Aber wenigstens würde er jetzt nicht den Fehler machen, sich aufzudrängen. Er würde sich kurz verabschieden und dann ohne große Umstände abreisen. Als er die Verandatreppe hinaufging, kam ihm Jo entgegen.
“Da bist du ja! Ich hatte mich schon gefragt, wo du bl…” Sie hielt inne und musterte seine Kleidung. “Warum hast du normale Sachen an?”
“Ich reise ab, Jo.”
“Heute Abend?” Sie wurde blass, als sie begriff. “Jetzt sofort?”
Er nickte. “Ich komme, um mich zu verabschieden.”
“Ich verstehe.” Sie schluckte. “Ich bin dir so dankbar für alles, was du getan hast.” Angespannt verkrampfte sie ihre Hände ineinander. “Ich weiß gar nicht, wie ich all das wiedergutmachen soll.”

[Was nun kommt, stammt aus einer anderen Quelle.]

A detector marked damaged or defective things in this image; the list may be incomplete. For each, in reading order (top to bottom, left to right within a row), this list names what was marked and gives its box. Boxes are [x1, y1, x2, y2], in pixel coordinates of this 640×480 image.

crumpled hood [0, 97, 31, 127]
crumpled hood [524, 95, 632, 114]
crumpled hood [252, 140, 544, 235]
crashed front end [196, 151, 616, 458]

Dankbarkeit nützte ihm gar nichts. Er wollte ihre Liebe, kein Dankeschön. Aber sie konnte keinen Mann lieben, der kein Cowboy war. “Letztlich habe ich nichts genützt. Hastings war schon auf dem Weg, um dich zu retten.”

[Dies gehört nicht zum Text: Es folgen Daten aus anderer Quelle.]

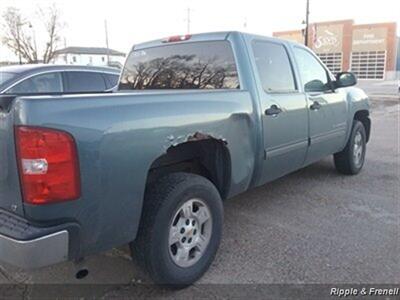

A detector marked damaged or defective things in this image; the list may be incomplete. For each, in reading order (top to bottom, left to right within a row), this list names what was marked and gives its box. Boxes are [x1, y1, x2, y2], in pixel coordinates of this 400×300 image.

damaged rear quarter panel [14, 89, 256, 255]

“Aber das wussten wir doch nicht. Du bist für mich in die Bresche gesprungen, Quinn. Das werde ich niemals vergessen.”
Irgendwann
würde
sie es vergessen, da war er sich sicher, genauso wie sie
ihn
schließlich vergessen würde. Er war kein Teil ihrer Welt, und er würde niemals einer werden.

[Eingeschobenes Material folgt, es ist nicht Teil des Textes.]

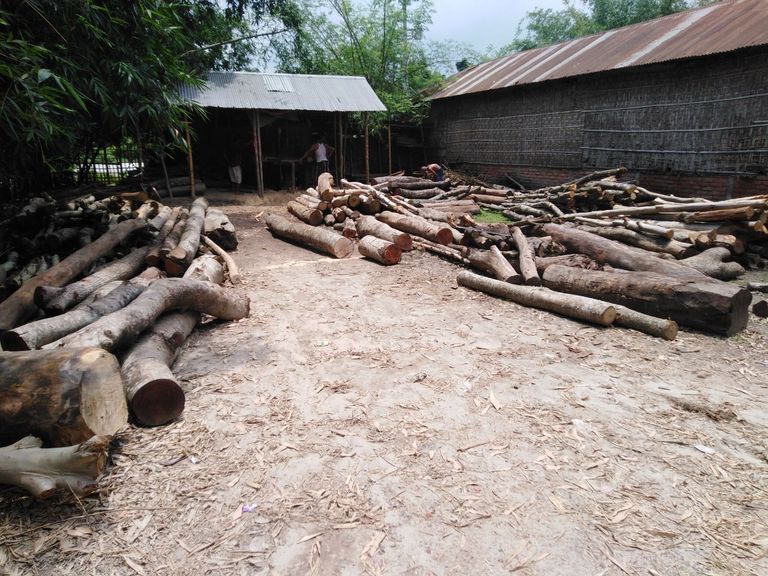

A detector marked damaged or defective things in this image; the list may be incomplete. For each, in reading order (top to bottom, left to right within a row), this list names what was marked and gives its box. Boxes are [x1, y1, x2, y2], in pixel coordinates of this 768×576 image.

rusty tin roof [432, 0, 768, 100]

“Du willst wohl ins Haus, um allen auf Wiedersehen zu sagen.”
“Ja.” Seine Stimme war heiser vor Trauer.
“Ich … ich komme gleich wieder. Ich muss etwas nachsehen.” Sie drehte sich um und stürzte die Treppe nach oben in ihr Schlafzimmer.
Mit einem schweren Seufzer betrat Quinn das Haus und ging in die bevölkerte Küche, die er niemals wiedersehen würde.
Das Gespräch verstummte, und Fred sah von seinem Teller auf. “Wo waren Sie denn, Jungchen? Alle wissen, dass Sie für Emmy Lous Essen sterben würden.”
“Ihre Kochkunst war einer der Höhepunkte dieser Reise”, sagte Quinn und warf Emmy Lou ein Lächeln zu. “Danke, dass Sie mich durchgefüttert haben.”
Emmy Lou runzelte die Stirn. “Klingt nach Abschied.”
“Sie haben ja wieder Ihre eigenen Sachen an”, murmelte Benny betreten.
“Ich reise noch heute Abend ab”, erklärte Quinn.
Benny sprang auf. “Ich bin gleich wieder da! Laufen Sie nicht weg!”
“Ich habe noch ein paar Minuten.” Quinn fühlte sich grauenhaft. Es war, als würde er seine eigene Familie verlassen.
“Weiß Jo schon Bescheid?”, fragte Emmy Lou.
“Ja. Ich bin ihr auf der Veranda über den Weg gelaufen.”